TASK TO COMPLETE →
Send back the entries below exactly as they appear.
━━━━━ PROVIDED RECORDS ━━━━━
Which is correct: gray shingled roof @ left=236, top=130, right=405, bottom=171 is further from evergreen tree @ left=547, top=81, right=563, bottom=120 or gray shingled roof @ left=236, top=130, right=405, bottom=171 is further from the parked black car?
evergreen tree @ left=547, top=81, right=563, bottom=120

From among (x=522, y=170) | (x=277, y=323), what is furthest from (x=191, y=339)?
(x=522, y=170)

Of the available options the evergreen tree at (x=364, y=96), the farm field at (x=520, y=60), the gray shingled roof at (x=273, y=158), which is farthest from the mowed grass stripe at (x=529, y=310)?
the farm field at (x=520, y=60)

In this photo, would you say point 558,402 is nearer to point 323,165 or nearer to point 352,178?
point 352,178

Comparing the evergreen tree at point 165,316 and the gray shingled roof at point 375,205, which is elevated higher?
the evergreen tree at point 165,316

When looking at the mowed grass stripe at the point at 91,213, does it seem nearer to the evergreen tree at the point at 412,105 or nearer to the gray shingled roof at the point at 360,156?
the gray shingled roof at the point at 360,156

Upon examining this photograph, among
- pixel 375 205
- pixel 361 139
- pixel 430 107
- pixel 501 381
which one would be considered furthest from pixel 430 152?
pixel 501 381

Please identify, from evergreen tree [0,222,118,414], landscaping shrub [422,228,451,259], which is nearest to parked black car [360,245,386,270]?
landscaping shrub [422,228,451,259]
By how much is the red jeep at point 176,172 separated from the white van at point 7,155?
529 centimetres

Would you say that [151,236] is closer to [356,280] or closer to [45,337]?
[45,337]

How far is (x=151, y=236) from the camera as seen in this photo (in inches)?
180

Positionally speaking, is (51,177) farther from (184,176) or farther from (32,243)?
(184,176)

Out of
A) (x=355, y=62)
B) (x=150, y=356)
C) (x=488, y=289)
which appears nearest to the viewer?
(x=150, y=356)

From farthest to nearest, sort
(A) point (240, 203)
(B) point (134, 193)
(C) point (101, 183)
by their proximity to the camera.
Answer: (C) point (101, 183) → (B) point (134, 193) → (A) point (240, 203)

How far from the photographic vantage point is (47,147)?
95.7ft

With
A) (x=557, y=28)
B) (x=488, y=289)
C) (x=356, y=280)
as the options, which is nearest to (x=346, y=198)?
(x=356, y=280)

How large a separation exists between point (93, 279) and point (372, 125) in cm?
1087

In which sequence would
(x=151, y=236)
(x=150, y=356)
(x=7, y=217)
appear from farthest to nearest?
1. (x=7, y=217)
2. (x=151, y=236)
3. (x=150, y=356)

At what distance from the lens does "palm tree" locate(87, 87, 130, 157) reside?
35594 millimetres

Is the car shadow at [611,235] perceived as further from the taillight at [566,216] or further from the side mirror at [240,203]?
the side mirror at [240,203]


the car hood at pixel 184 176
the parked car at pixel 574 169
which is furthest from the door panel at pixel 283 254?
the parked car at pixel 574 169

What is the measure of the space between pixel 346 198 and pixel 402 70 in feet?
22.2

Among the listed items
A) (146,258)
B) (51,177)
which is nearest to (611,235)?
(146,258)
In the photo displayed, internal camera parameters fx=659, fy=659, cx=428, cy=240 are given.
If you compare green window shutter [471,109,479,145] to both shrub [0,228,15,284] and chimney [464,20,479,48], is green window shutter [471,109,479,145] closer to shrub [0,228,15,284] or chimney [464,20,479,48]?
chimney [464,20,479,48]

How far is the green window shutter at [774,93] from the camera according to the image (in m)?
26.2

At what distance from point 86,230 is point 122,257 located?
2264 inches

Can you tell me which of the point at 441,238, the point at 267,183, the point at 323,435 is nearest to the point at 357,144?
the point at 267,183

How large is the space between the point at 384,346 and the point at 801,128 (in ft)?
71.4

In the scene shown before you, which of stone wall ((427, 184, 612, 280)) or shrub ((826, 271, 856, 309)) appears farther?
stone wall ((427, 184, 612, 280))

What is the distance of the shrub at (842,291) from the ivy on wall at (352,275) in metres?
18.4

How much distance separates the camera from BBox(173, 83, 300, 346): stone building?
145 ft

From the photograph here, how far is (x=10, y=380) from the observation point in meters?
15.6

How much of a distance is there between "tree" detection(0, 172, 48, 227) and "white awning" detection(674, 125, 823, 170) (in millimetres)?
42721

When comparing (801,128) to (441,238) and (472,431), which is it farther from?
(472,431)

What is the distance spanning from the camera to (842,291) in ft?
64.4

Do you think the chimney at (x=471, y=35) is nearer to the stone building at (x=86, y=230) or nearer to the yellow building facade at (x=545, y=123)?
━━━━━
ANSWER TO THIS EXERCISE →
Which is correct: gray shingled roof @ left=236, top=130, right=405, bottom=171 is further from evergreen tree @ left=547, top=81, right=563, bottom=120 or gray shingled roof @ left=236, top=130, right=405, bottom=171 is further from the parked black car?
evergreen tree @ left=547, top=81, right=563, bottom=120

From among (x=522, y=170) | (x=277, y=323), what is furthest from (x=191, y=339)?
(x=522, y=170)

Of the available options the evergreen tree at (x=364, y=96), the farm field at (x=520, y=60), the gray shingled roof at (x=273, y=158), which is farthest from the mowed grass stripe at (x=529, y=310)?
the farm field at (x=520, y=60)

In this photo, would you say point 558,402 is nearer to point 323,165 or nearer to point 352,178?
point 352,178

Comparing the evergreen tree at point 165,316 and the gray shingled roof at point 375,205, which is elevated higher?
the evergreen tree at point 165,316

When looking at the mowed grass stripe at the point at 91,213, does it seem nearer to the evergreen tree at the point at 412,105 or nearer to the gray shingled roof at the point at 360,156?
the gray shingled roof at the point at 360,156

Upon examining this photograph, among
- pixel 375 205
- pixel 361 139
- pixel 430 107
- pixel 501 381
which one would be considered furthest from pixel 430 152?
pixel 501 381

Please identify, from evergreen tree [0,222,118,414], landscaping shrub [422,228,451,259], which is nearest to parked black car [360,245,386,270]?
landscaping shrub [422,228,451,259]
By how much is the red jeep at point 176,172 separated from the white van at point 7,155?
529 centimetres

Would you say that [151,236] is closer to [356,280] or closer to [45,337]?
[45,337]

How far is (x=151, y=236) from the camera as seen in this photo (in inches)?
180

Positionally speaking, is (51,177) farther from (184,176) or farther from (32,243)?
(184,176)

Out of
A) (x=355, y=62)
B) (x=150, y=356)
C) (x=488, y=289)
which appears nearest to the viewer?
(x=150, y=356)

From farthest to nearest, sort
(A) point (240, 203)
(B) point (134, 193)
(C) point (101, 183)
by their proximity to the camera.
Answer: (C) point (101, 183) → (B) point (134, 193) → (A) point (240, 203)

How far from the photographic vantage point is (47,147)?
95.7ft

With
A) (x=557, y=28)
B) (x=488, y=289)
C) (x=356, y=280)
as the options, which is nearest to (x=346, y=198)?
(x=356, y=280)

How large a separation exists between point (93, 279) and point (372, 125) in cm?
1087

In which sequence would
(x=151, y=236)
(x=150, y=356)
(x=7, y=217)
appear from farthest to nearest?
1. (x=7, y=217)
2. (x=151, y=236)
3. (x=150, y=356)

At what distance from the lens does "palm tree" locate(87, 87, 130, 157) reside?
35594 millimetres

Is the car shadow at [611,235] perceived as further from the taillight at [566,216] or further from the side mirror at [240,203]?
the side mirror at [240,203]


the car hood at pixel 184 176
the parked car at pixel 574 169
which is furthest from the door panel at pixel 283 254?
the parked car at pixel 574 169

What is the measure of the space between pixel 346 198 and pixel 402 70 in feet?
22.2

Among the listed items
A) (146,258)
B) (51,177)
which is nearest to (611,235)?
(146,258)
In the photo displayed, internal camera parameters fx=659, fy=659, cx=428, cy=240 are given.
If you compare green window shutter [471,109,479,145] to both shrub [0,228,15,284] and chimney [464,20,479,48], is green window shutter [471,109,479,145] closer to shrub [0,228,15,284] or chimney [464,20,479,48]?
chimney [464,20,479,48]

How far is the green window shutter at [774,93] from the camera according to the image (in m)?
26.2

At what distance from point 86,230 is point 122,257 located?
2264 inches

Can you tell me which of the point at 441,238, the point at 267,183, the point at 323,435 is nearest to the point at 357,144?
the point at 267,183

How large is the space between the point at 384,346 and the point at 801,128 (in ft)?
71.4

In the scene shown before you, which of stone wall ((427, 184, 612, 280)) or shrub ((826, 271, 856, 309)) appears farther?
stone wall ((427, 184, 612, 280))

What is the distance of the shrub at (842,291) from the ivy on wall at (352,275) in metres?
18.4

How much distance separates the camera from BBox(173, 83, 300, 346): stone building?
145 ft

From the photograph here, how far is (x=10, y=380) from the observation point in meters?
15.6

How much of a distance is there between "tree" detection(0, 172, 48, 227) and "white awning" detection(674, 125, 823, 170) (in millimetres)?
42721

When comparing (801,128) to (441,238) and (472,431), which is it farther from?
(472,431)

What is the distance spanning from the camera to (842,291) in ft?
64.4

Do you think the chimney at (x=471, y=35) is nearer to the stone building at (x=86, y=230) or nearer to the yellow building facade at (x=545, y=123)?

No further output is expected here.